Charge polarity-dependent ion-insertion asymmetry during electrochemical doping of an ambipolar π-conjugated polymer

Abstract

Electrochemical doping is central to a host of important applications such as bio-sensing, neuromorphic computing and charge storage. However, the mechanisms that enable electrochemical dopability and the various parameters that control doping efficiencies are poorly understood. Here, employing complementary electrochemical and spectroelectrochemical measurements, we report a charge-polarity dependent ion insertion asymmetry in a diketopyrrolopyrrole-based ambipolar π-conjugated polymer. We argue that electrostatic interactions are insufficient to fully account for the observed charge-specific ion insertion into the polymer matrix. Using polymer side-chain dependent electrochemical doping studies, we show that electron density donating and accepting tendencies of polymer side-chains sufficiently describe the observed charge-polarity dependent electrochemical doping. Our observations are akin to the solvation of dopant ions by polymer side-chains. We propose that Gutmann donor/acceptor number framework qualifies the 'solvent-like' properties of polymer side-chains and provides a rational basis for designing π-conjugated polymers with favorable mixed ionic electronic transport properties.

Fig. 1. 2DPP-OD-TEG-based n- and p-type OECT operation.

a Chemical structure of 2DPP-OD-TEG polymer. b Measurement configuration used for OECT measurements. Typical n-type (c) and p-type (d) OECT transfer characteristics of 2DPP-OD-TEG OECTs measured in 0.1 M aqueous NaCl. Transfer characteristics were measured by scanning the gate voltage at a scan rate of 20 mV/s from 0 to 1.2 V with the drain-source bias voltage (V_DS) set to 0.4 V for n-type and from 0 to −1.2 V at V_DS = −0.4 V for p-type electrochemical doping.

Fig. 2. Anion size dependence for p-type electrochemical doping of 2DPP-OD-TEG.

a Typical p-type OECT transfer characteristics of 2DPP-OD-TEG OECTs measured in 0.1 M aqueous solutions of sodium salts with different anions as mentioned in the plot legend. b Box plot showing I_D,max measured for identical OECTs for insertion of different anions along with plot of mean I_D,max as a function of the ionic radius of the respective inserted anion. Error bars represent standard deviation. c Five cycles of CV at a scan rate of 100 mV/s in electrolytes containing each of the four anions from 0.2 V to V_CV,max corresponding to V_G,max used for OECT measurements in Fig. 2a. d Mean charge under the reductive wave of the CVs and corresponding volumetric doping density. Dashed black lines indicate the charge that would correspond to charging of typical electrostatic double layer (C_EDL = 40 μF/cm²) at respective V_CV,max. Error bars represent standard deviation. For the box plots, center line is median; box limits are 25th and 75th percentiles; whiskers are outliers within 25th and 75th percentile + 1.5x interquartile range; ‘□’ represents mean value; ‘⨯’ represents maximum and minimum values.

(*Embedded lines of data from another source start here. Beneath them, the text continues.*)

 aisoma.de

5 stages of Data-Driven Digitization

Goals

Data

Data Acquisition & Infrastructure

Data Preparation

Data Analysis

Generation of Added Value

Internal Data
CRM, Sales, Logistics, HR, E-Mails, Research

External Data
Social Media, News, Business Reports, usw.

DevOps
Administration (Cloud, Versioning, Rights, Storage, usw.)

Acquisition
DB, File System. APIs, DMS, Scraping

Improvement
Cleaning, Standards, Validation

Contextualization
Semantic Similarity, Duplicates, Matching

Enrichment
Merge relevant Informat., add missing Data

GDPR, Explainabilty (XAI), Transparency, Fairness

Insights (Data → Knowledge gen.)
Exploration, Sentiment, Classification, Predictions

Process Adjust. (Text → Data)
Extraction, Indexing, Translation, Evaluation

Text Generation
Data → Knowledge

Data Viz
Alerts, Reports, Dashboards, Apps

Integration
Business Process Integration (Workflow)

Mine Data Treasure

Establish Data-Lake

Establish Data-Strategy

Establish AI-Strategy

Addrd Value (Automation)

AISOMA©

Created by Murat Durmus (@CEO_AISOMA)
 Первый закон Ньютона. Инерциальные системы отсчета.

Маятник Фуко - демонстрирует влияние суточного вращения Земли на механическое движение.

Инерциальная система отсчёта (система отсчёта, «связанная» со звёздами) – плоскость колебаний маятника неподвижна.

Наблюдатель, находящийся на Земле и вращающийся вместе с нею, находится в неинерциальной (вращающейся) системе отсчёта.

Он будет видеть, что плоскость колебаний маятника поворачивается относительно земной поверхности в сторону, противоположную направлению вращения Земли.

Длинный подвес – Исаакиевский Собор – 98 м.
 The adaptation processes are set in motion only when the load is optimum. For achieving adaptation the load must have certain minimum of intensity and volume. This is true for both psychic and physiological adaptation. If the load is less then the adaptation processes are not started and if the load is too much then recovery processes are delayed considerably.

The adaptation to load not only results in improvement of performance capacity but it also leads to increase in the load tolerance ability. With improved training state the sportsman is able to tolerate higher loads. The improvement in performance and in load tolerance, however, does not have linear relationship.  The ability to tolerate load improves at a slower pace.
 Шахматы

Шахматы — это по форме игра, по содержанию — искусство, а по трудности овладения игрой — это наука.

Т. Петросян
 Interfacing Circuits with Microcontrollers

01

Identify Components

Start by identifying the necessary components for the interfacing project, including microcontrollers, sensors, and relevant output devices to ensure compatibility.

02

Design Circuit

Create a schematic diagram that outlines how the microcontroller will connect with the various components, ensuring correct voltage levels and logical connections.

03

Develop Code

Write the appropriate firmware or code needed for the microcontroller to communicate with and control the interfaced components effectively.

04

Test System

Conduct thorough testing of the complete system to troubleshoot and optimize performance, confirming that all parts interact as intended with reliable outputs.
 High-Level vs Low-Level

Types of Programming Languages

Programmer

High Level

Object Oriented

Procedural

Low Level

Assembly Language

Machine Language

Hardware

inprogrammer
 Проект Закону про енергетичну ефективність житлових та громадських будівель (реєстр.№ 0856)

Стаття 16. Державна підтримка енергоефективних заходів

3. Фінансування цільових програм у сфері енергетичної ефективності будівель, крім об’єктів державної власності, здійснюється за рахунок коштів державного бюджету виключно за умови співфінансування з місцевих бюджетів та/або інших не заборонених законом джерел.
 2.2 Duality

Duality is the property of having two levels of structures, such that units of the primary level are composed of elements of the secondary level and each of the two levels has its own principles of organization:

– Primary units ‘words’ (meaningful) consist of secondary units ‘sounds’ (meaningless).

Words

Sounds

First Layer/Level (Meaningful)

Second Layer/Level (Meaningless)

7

Fig. 3. Cation size dependence for n-type electrochemical doping of 2DPP-OD-TEG.

a Typical n-type OECT transfer characteristics of 2DPP-OD-TEG OECTs measured in 0.1 M aqueous solutions of chloride salts with different cations as mentioned in the plot legend. b Box plot showing I_D,max measured for identical OECTs for insertion of different cations along with plot of mean I_D,max as a function of the ionic radius of the respective inserted cation. Error bars represent standard deviation. c Five cycles of CV at a scan rate of 100 mV/s in electrolytes containing each of the four cations. d Volumetric capacitance, C^*_eff estimated from EIS for different cations. For the box plots, center line is median; box limits are 25th and 75th percentiles; whiskers are outliers within 25th and 75th percentile + 1.5x interquartile range; ‘□’ represents mean value; ‘⨯’ represents maximum and minimum values.

Fig. 4. Evolution of UV-vis-NIR absorption spectra of 2DPP-OD-TEG films during electrochemical doping as a function of the applied redox potential.

a UV-vis-NIR spectra collected during p-type electrochemical doping from electrolytes containing different anions at oxidative potentials ranging from 0 V to 1 V in steps of 50 mV. b UV-vis-NIR spectra during n-type electrochemical doping from electrolytes containing different cations at reductive potentials ranging from 0 V to −1.1 V in steps of 50 mV.

Fig. 5. N- and p-type OECTs using 2DPP-OD-HEX, a polymer with all alkyl side-chains.

a Chemical structure of 2DPP-OD-HEX polymer repeat unit. b Mean drain current for p-OECT and n-OECT operation as a function of ionic radii of inserted ions. Error bars represent standard deviation.

Fig. 6. DN and AN values of selected solvents sorted according to their functional groups.

Each family of molecules represents the variation of DN and AN values across different alkyl group sizes. The dotted horizontal and vertical lines represent the DN and AN values of water.